> _Problema 1_
No texto sobre José Maria Marin, com que idade e em que cargo ele iniciou a carreira política?
> _Problema 2_
Reescreva o trecho do texto sobre José Maria Marin que se inicia nas palavras "Paulo Maluf (ao" e vai até "anos de chumbo.", substituindo "Assembleia Legislativa" por "Câmara Municipal".
> _Problema 3_
Dê continuidade ao texto sobre a carreira política de José Maria Marin, começando logo após a última frase apresentada.

> _Texto de apoio_
* * * * * * *
Paulo Maluf (ao centro)
foi parceiro político de José Maria Marin (à direita)
Em sua carreira política, o presidente da CBF (Confederação
Brasileira de Futebol) e do COL (Comitê Organizador Local), José Maria Marin,
teve ligação com a ala mais radical do governo militar, conexões com órgãos de
vigilância e de repressão e fez elogios ao regime. É o que revelam documentos
dos arquivos da ditadura obtidos pelo UOL
Esporte.
A reportagem pesquisou
mais de 100 papéis relacionados ao dirigente nos arquivos do Dops (Departamento
de Ordem Política e Social), do SNI (Sistema Nacional de Informação), órgãos
que reuniam as investigações do regime, e na Assembleia Legislativa. A partir
desta quinta-feira, será publicada uma série de reportagens sobre a atuação
dele como político nos anos de chumbo.
O início da carreira de
Marin foi aos 31 anos, como vereador em janeiro de 1964, pouco antes do golpe
militar. Elegeu-se pelo PRP (Partido de Representação Popular) com base
política em Santo Amaro, bairro da zona sul de São Paulo. Em 1966, foi para a
Arena (Aliança Renovadora Nacional), partido do governo.
* * * * * * *
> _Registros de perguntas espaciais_
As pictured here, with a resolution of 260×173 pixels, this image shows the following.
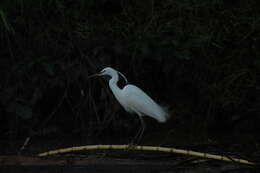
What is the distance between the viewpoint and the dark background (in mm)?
4148

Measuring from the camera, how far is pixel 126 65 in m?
4.35

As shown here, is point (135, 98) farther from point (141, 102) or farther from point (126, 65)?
point (126, 65)

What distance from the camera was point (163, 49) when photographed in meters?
4.21

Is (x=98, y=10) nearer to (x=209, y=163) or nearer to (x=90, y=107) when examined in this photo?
Answer: (x=90, y=107)

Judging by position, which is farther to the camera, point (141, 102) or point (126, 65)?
Answer: point (126, 65)

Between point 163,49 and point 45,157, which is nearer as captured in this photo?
point 45,157

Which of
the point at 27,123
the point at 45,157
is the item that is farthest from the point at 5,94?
the point at 45,157

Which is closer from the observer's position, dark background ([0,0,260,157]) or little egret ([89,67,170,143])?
little egret ([89,67,170,143])

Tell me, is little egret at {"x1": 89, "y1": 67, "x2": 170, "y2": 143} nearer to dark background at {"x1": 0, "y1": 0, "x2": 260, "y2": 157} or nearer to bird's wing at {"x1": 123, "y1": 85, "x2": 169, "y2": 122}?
bird's wing at {"x1": 123, "y1": 85, "x2": 169, "y2": 122}

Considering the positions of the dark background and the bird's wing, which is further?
the dark background

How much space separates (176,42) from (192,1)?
433 mm

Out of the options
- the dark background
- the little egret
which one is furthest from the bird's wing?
the dark background

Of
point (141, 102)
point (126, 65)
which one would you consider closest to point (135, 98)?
point (141, 102)

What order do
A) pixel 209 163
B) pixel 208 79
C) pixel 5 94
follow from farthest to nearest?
1. pixel 208 79
2. pixel 5 94
3. pixel 209 163
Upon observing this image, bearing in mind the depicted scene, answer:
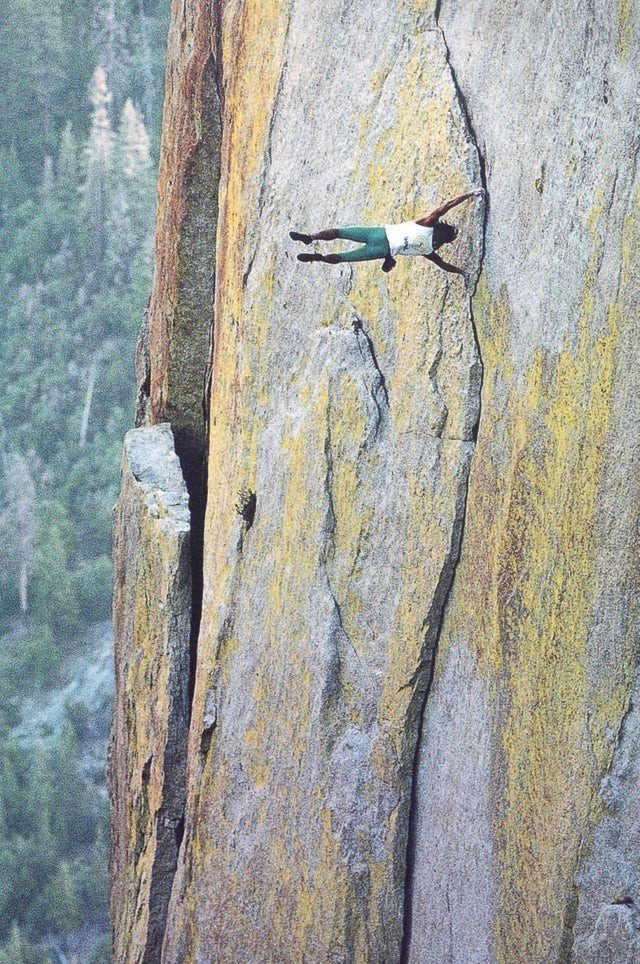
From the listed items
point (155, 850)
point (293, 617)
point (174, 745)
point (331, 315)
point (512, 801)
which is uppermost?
point (331, 315)

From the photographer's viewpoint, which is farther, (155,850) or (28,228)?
(28,228)

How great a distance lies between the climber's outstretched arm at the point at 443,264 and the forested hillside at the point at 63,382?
1554 cm

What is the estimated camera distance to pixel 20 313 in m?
28.7

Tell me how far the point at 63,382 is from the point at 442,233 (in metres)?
23.3

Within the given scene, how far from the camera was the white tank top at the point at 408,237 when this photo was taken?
5277 millimetres

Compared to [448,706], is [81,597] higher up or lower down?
lower down

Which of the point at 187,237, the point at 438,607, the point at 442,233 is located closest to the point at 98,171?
the point at 187,237

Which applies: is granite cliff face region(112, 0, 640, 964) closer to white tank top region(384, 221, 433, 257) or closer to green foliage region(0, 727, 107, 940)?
white tank top region(384, 221, 433, 257)

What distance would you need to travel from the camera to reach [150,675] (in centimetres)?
756

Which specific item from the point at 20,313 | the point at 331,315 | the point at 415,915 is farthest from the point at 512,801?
the point at 20,313

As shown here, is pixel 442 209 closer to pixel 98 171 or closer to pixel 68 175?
pixel 98 171

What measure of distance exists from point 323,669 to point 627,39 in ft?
10.9

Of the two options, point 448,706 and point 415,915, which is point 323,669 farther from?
point 415,915

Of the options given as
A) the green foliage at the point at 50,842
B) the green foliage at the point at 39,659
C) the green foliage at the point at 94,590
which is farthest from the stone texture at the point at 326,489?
the green foliage at the point at 94,590
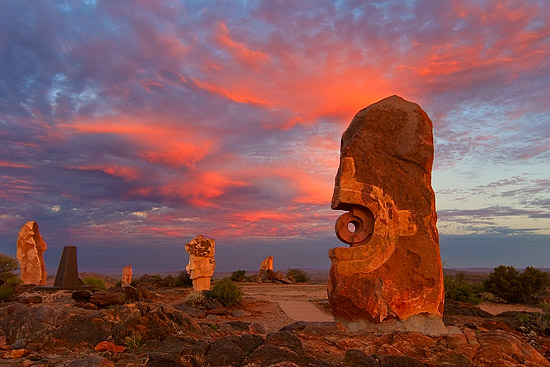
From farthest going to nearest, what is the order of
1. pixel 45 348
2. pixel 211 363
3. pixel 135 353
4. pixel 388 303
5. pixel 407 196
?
pixel 407 196
pixel 388 303
pixel 45 348
pixel 135 353
pixel 211 363

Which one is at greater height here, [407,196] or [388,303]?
[407,196]

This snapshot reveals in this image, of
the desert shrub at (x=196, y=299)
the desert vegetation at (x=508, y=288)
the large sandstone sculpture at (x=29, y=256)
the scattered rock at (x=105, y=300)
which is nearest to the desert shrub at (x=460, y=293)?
the desert vegetation at (x=508, y=288)

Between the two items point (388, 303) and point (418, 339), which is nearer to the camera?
point (418, 339)

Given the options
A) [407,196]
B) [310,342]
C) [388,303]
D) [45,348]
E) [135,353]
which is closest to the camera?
[135,353]

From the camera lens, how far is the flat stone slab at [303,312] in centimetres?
1234

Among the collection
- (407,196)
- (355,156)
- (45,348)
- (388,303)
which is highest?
(355,156)

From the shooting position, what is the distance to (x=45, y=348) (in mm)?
6379

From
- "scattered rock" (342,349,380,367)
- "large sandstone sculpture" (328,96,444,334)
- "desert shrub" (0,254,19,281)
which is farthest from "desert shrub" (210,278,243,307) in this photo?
"desert shrub" (0,254,19,281)

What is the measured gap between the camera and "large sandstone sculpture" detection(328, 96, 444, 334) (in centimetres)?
788

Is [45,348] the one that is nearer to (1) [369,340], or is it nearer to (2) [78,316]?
(2) [78,316]

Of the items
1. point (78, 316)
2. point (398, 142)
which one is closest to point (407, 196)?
point (398, 142)

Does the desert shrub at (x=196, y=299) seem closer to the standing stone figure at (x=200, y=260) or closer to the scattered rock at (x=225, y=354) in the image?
the standing stone figure at (x=200, y=260)

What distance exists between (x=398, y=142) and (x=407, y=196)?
41.7 inches

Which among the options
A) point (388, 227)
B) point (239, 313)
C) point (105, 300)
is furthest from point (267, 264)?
point (388, 227)
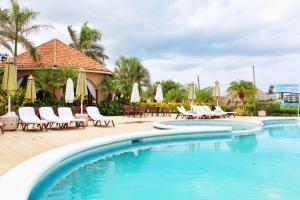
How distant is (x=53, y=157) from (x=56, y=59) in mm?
18707

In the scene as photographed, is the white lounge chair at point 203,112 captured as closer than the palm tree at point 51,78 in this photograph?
No

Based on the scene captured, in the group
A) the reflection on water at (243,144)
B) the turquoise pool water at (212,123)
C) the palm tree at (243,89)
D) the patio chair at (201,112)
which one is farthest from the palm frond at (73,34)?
the reflection on water at (243,144)

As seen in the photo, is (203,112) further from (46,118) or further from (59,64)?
(46,118)

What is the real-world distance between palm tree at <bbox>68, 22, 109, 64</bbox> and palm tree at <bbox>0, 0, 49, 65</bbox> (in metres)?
15.2

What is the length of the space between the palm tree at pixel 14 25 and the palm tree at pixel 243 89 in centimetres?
1959

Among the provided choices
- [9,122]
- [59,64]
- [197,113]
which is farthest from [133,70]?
[9,122]

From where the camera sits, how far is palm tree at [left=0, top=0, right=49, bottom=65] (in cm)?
2055

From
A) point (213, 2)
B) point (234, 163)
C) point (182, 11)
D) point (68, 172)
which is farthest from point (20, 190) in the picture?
point (182, 11)

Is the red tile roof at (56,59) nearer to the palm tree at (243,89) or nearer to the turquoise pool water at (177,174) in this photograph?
the palm tree at (243,89)

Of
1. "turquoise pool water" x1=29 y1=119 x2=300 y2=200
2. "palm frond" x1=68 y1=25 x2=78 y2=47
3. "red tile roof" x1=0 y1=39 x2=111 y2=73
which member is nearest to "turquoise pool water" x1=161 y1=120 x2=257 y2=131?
"turquoise pool water" x1=29 y1=119 x2=300 y2=200

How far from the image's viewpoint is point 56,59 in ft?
80.6

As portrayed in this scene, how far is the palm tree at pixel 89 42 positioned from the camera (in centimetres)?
3616

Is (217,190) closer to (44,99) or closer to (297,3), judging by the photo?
(297,3)

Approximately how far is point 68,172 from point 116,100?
1871cm
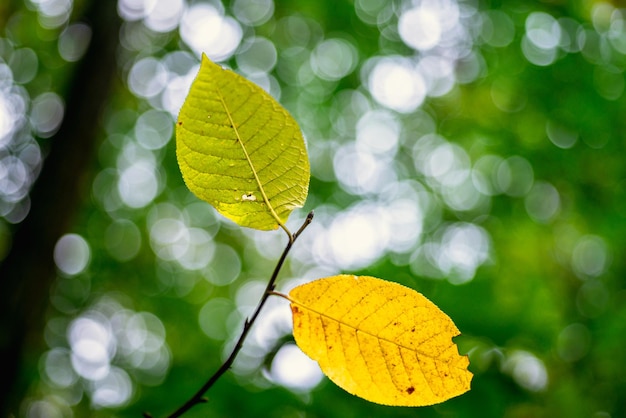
* * * * * * *
> _Resultado final 1_
Aos 31 anos, como vereador, em janeiro de 1964.

> _Resultado final 2_
Paulo Maluf (ao centro)
foi parceiro político de José Maria Marin (à direita)
Em sua carreira política, o presidente da CBF (Confederação
Brasileira de Futebol) e do COL (Comitê Organizador Local), José Maria Marin,
teve ligação com a ala mais radical do governo militar, conexões com órgãos de
vigilância e de repressão e fez elogios ao regime. É o que revelam documentos
dos arquivos da ditadura obtidos pelo UOL
Esporte.
A reportagem pesquisou
mais de 100 papéis relacionados ao dirigente nos arquivos do Dops (Departamento
de Ordem Política e Social), do SNI (Sistema Nacional de Informação), órgãos
que reuniam as investigações do regime, e na Câmara Municipal. A partir
desta quinta-feira, será publicada uma série de reportagens sobre a atuação
dele como político nos anos de chumbo.

> _Resultado final 3_
A partir daí, iniciou
sua ascensão com a ajuda do núcleo do regime. A ficha de Marin no SNI conta que
ele chegou à presidência da Câmara de Vereadores graças a manobras nos
bastidores do Ministério da Justiça, cujo titular era Gama e Silva, e de
militares. O jurista foi o redator do AI-5 (Ato Institucional-nº5), que cassou
direitos políticos e instituiu o período mais negro da ditadura no fim de 1968.
"Na verdade, a
eleição de Marin resultou de um esquema montado pelo Dr. Luis Roberto Alves da
Costa, chefe do gabinete do ministro da Justiça, com o apoio de correntes
militares", relatou o SNI. Alves da Costa foi descrito como
"truculento" e bem relacionado "nos meios políticos e
policiais".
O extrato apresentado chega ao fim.